WASHINGTON -- As Congress addresses the federal deficit and begins debating next year's budget, a centerpiece of the conversation is whether to raise taxes and increase revenue for the government or to simply cut spending.
In his speech last week, President Obama called for allowing the Bush tax cuts to expire for individuals making $200,000 or more a year and couples making $250,000 or more. Some conservatives, such as Sen. Tom Coburn (R-Okla.) have voiced support for tax increases.
But many other Republicans, especially freshmen members affiliated with the Tea Party, aren't so keen on that idea. On ABC's "This Week," host Christiane Amanpour mentioned to freshman Rep. Joe Walsh (R-Ill.) that House Budget Committee Chair Paul Ryan's (R-Wis.) budget plan doesn't address raising revenue, while Obama's does.
"Can you really sustain what everyone's calling for just by cuts in public services? Doesn't there need to be revenue-raising mechanisms?" she asked.
Walsh replied that the best way to raise revenues is to grow the economy. "You get taxes and regulations off the backs of businesses so that revenues can increase," he insisted.

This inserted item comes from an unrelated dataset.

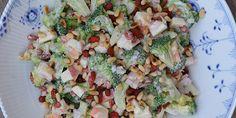 Skøn broccolisalat med æbler, gojibær, pinjekerner og skyr Pasta Salad, Broccoli, Potato Salad, Grilling, Mango, Potatoes, Ethnic Recipes, Crab Pasta Salad, Manga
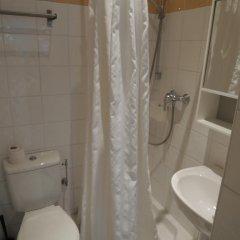 Отель Acci Studios City Center Франция, Канны - отзывы, цены и фото номеров - забронировать отель Acci Studios City Center онлайн ванная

Amanpour continued to press him, expressing skepticism that Congress can really balance the budget just by cutting social programs. Walsh insisted that tax cuts consistently help the economy grow and therefore raise revenues for the government.
"In the 80s, federal revenues went up," said Walsh. "We didn't cut spending. Revenues went up in the 80s. Every time we've cut taxes, revenues have gone up. The economy has grown."

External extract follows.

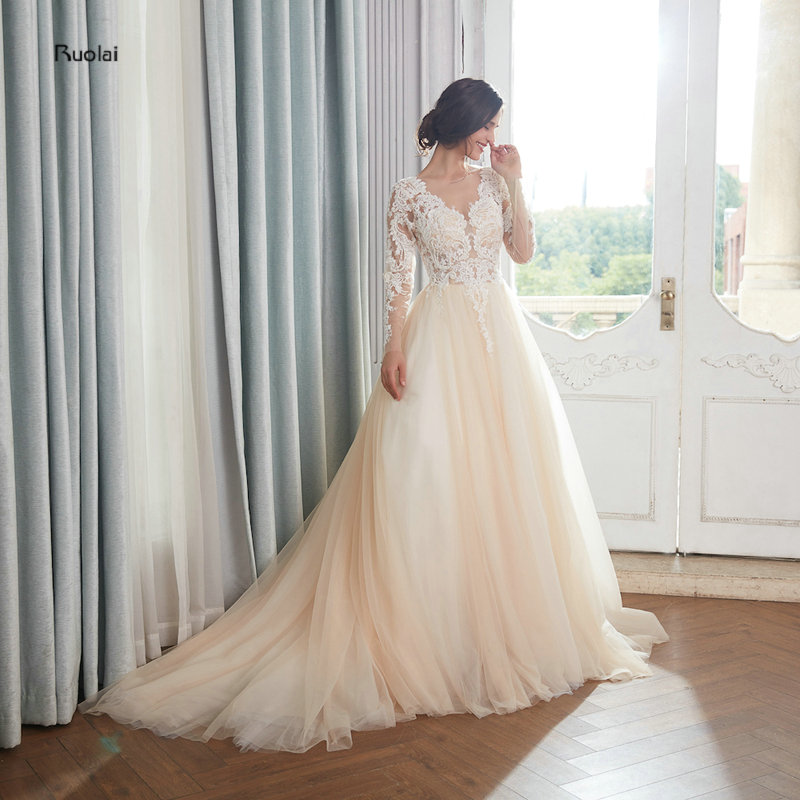 vestido de noiva Light Champagne Ball Gown Royal Wedding Dress 2018 Long Train Appliques Vintage Wedding Gown Bridal Dresses gown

Walsh isn't the first lawmaker to make this argument. Last year, Senate Minority Leader Mitch McConnell (R-Ky.) made a similar comment about the Bush tax cuts.
"There's no evidence whatsoever that the Bush tax cuts actually diminished revenue," he asserted. "They increased revenue, because of the vibrancy of these tax cuts in the economy."

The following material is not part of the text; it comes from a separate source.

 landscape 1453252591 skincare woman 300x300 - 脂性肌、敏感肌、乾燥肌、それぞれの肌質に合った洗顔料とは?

But even conservative economists have cast doubt on this claim.
"Federal revenue is lower today than it would have been without the tax cuts. There's really no dispute among economists about that," said Alan D. Viard, a former White House economist under George W. Bush, in a 2006 Washington Post article.
Robert Carroll, deputy assistant Treasury secretary for tax analysis, also said that no one in the administration believes tax cuts created a surge in revenue. "As a matter of principle, we do not think tax cuts pay for themselves," Carroll said.
Bruce Bartlett, a Reagan economist who became a strong critic of the Bush administration's policies, used data from the Office of Management and Budget in a blog post last year to illustrate how "the Bush tax cuts reduced revenue rather significantly."
On CNN's "State of the Union," Sen. Rand Paul (R-Ky.) rejected calls for tax increases, suggesting instead to cut military spending and funds for welfare programs.
"I think there is a compromise," he said. "But the compromise is not to raise taxes, the compromise is for conservatives to admit that the military budget's going to have to be cut. We've doubled military spending. I believe in a strong national defense, but conservatives will have to compromise and we will have to cut military spending. Liberals will have to compromise and we will have to cut domestic welfare. The compromise is where we cut, not where we raise taxes."